#### The problem
Keep the pictures out of the copy and repeat the records exactly.

Rows of spatial question data
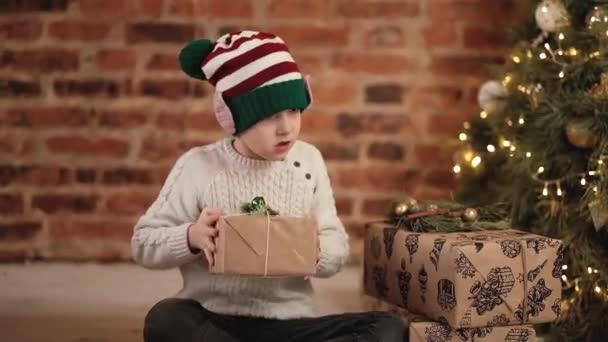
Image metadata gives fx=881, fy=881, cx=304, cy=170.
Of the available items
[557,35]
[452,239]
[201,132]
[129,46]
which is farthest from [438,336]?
[129,46]

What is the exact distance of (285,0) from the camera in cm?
270

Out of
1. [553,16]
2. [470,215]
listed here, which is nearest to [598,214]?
[470,215]

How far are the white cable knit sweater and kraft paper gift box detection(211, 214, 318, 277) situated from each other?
6.1 inches

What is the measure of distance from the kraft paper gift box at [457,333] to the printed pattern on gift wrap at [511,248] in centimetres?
14

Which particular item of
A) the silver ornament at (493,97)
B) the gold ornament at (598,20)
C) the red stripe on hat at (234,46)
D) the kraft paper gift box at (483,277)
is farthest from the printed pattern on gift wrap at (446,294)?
the silver ornament at (493,97)

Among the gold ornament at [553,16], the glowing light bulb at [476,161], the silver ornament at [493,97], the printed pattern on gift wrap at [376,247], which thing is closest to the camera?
the printed pattern on gift wrap at [376,247]

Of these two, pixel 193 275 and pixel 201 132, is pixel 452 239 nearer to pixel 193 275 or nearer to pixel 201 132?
pixel 193 275

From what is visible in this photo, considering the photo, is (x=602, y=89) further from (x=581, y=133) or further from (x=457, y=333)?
(x=457, y=333)

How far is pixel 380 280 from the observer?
182 cm

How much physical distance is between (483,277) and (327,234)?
0.34 metres

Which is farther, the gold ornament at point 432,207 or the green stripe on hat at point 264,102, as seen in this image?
the gold ornament at point 432,207

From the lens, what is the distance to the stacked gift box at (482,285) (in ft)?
5.12

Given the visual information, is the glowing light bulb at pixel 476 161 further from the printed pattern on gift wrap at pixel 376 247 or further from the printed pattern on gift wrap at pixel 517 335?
the printed pattern on gift wrap at pixel 517 335

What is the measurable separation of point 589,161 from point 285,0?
3.80 ft
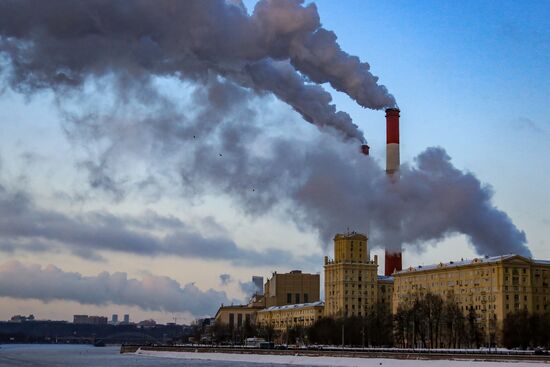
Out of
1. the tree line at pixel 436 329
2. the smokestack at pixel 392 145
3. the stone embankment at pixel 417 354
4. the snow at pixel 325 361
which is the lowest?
the snow at pixel 325 361

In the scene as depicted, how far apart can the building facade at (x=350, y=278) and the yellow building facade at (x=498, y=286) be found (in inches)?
1383

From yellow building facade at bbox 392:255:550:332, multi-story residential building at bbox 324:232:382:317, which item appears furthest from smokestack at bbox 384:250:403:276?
multi-story residential building at bbox 324:232:382:317

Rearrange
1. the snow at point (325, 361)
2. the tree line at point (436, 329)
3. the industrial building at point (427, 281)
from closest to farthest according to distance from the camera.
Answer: the snow at point (325, 361)
the tree line at point (436, 329)
the industrial building at point (427, 281)

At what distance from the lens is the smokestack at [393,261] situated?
477 feet

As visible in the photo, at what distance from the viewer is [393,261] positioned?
481 ft

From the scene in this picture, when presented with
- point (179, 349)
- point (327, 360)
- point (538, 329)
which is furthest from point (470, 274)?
point (179, 349)

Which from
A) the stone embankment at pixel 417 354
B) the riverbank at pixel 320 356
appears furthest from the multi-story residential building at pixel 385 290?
the stone embankment at pixel 417 354

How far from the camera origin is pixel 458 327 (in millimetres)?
120250

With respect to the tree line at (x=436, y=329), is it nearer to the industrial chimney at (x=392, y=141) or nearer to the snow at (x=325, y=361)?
the snow at (x=325, y=361)

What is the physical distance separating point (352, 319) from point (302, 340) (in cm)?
2811

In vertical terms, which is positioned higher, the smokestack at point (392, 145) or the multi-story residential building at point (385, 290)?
the smokestack at point (392, 145)

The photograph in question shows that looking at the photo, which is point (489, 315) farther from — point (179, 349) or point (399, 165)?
point (179, 349)

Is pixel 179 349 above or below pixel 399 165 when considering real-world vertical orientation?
below

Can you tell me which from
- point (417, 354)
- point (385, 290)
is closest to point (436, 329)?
point (417, 354)
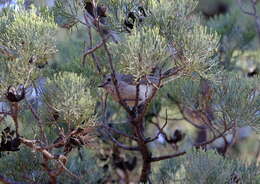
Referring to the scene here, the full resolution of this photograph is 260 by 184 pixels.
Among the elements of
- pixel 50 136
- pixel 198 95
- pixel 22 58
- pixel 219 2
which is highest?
pixel 219 2

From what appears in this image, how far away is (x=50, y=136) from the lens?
5.58 feet

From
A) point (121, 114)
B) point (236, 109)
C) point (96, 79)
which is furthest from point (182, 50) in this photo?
point (121, 114)

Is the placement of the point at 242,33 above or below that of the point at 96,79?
above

#### Task response
Image metadata gives fx=881, fy=881, cx=304, cy=170.
Of the available items
[557,35]
[452,239]
[201,132]
[129,46]
which is farthest from [438,336]?
[129,46]

What is the exact distance of (285,0) from the camera in cm?
270

Out of
1. [553,16]
2. [470,215]
listed here, which is nearest to [598,214]?
[470,215]

How far are the white cable knit sweater and kraft paper gift box detection(211, 214, 318, 277) situated from each other?
6.1 inches

What is the measure of distance from the kraft paper gift box at [457,333] to the printed pattern on gift wrap at [511,248] in centimetres?
14

Which particular item of
A) the silver ornament at (493,97)
B) the gold ornament at (598,20)
C) the red stripe on hat at (234,46)
D) the kraft paper gift box at (483,277)
is farthest from the printed pattern on gift wrap at (446,294)?
the silver ornament at (493,97)

Among the gold ornament at [553,16], the glowing light bulb at [476,161], the silver ornament at [493,97], the printed pattern on gift wrap at [376,247], which thing is closest to the camera?
the printed pattern on gift wrap at [376,247]

Of these two, pixel 193 275 and pixel 201 132, is pixel 452 239 nearer to pixel 193 275 or nearer to pixel 201 132?
pixel 193 275

From what is visible in this photo, considering the photo, is (x=602, y=89) further from (x=581, y=133) or further from (x=457, y=333)?
(x=457, y=333)

How far is pixel 380 280 from the observer?
182 cm

How much physical distance is between (483,277) and (327,234)?
0.34 metres

Which is farther, the gold ornament at point 432,207 or the green stripe on hat at point 264,102, as seen in this image?
the gold ornament at point 432,207

From the lens, what is the distance to the stacked gift box at (482,285) (in ft)?
5.12

Given the visual information, is the glowing light bulb at pixel 476 161 further from the printed pattern on gift wrap at pixel 376 247 or further from the printed pattern on gift wrap at pixel 517 335?
the printed pattern on gift wrap at pixel 517 335

What is the measurable separation of point 589,161 from point 285,0?
3.80 ft
Out of
1. the tree line at pixel 436 329
2. the smokestack at pixel 392 145
3. the stone embankment at pixel 417 354
4. the snow at pixel 325 361
which is the lowest?
the snow at pixel 325 361

In the scene as depicted, how far apart can the building facade at (x=350, y=278) and the yellow building facade at (x=498, y=286) be found (in inches)?
1383

From yellow building facade at bbox 392:255:550:332, multi-story residential building at bbox 324:232:382:317, which item appears furthest from smokestack at bbox 384:250:403:276?
multi-story residential building at bbox 324:232:382:317

Rearrange
1. the snow at point (325, 361)
2. the tree line at point (436, 329)
3. the industrial building at point (427, 281)
from closest to farthest according to distance from the camera.
Answer: the snow at point (325, 361)
the tree line at point (436, 329)
the industrial building at point (427, 281)

At what distance from the lens is the smokestack at [393,261] situated?
477 feet

As visible in the photo, at what distance from the viewer is [393,261] positioned?
481 ft

From the scene in this picture, when presented with
- point (179, 349)
- point (327, 360)
- point (538, 329)
which is furthest from point (470, 274)?
point (179, 349)

Which from
A) the stone embankment at pixel 417 354
B) the riverbank at pixel 320 356
appears furthest from the multi-story residential building at pixel 385 290?
the stone embankment at pixel 417 354

How far from the camera origin is pixel 458 327 (in millimetres)?
120250

With respect to the tree line at (x=436, y=329), is it nearer to the industrial chimney at (x=392, y=141) or nearer to the snow at (x=325, y=361)?
the snow at (x=325, y=361)

What is the physical distance separating point (352, 319) from point (302, 340) (in cm)?
2811

In vertical terms, which is positioned higher, the smokestack at point (392, 145) or the multi-story residential building at point (385, 290)?
the smokestack at point (392, 145)

The photograph in question shows that looking at the photo, which is point (489, 315) farther from — point (179, 349) or point (399, 165)?
point (179, 349)

Is pixel 179 349 above or below pixel 399 165 when considering real-world vertical orientation?
below

Can you tell me which from
- point (417, 354)
- point (385, 290)
is closest to point (436, 329)?
point (417, 354)
Referring to the scene here, the full resolution of this photograph is 260 by 184 pixels.
Among the elements of
- pixel 50 136
- pixel 198 95
- pixel 22 58
- pixel 219 2
which is highest?
pixel 219 2

From what appears in this image, how far away is (x=50, y=136) from the lens?
5.58 feet

From
A) point (121, 114)
B) point (236, 109)
C) point (96, 79)
which is furthest from point (182, 50) in this photo?
point (121, 114)

Is the placement of the point at 242,33 above or below that of the point at 96,79?
above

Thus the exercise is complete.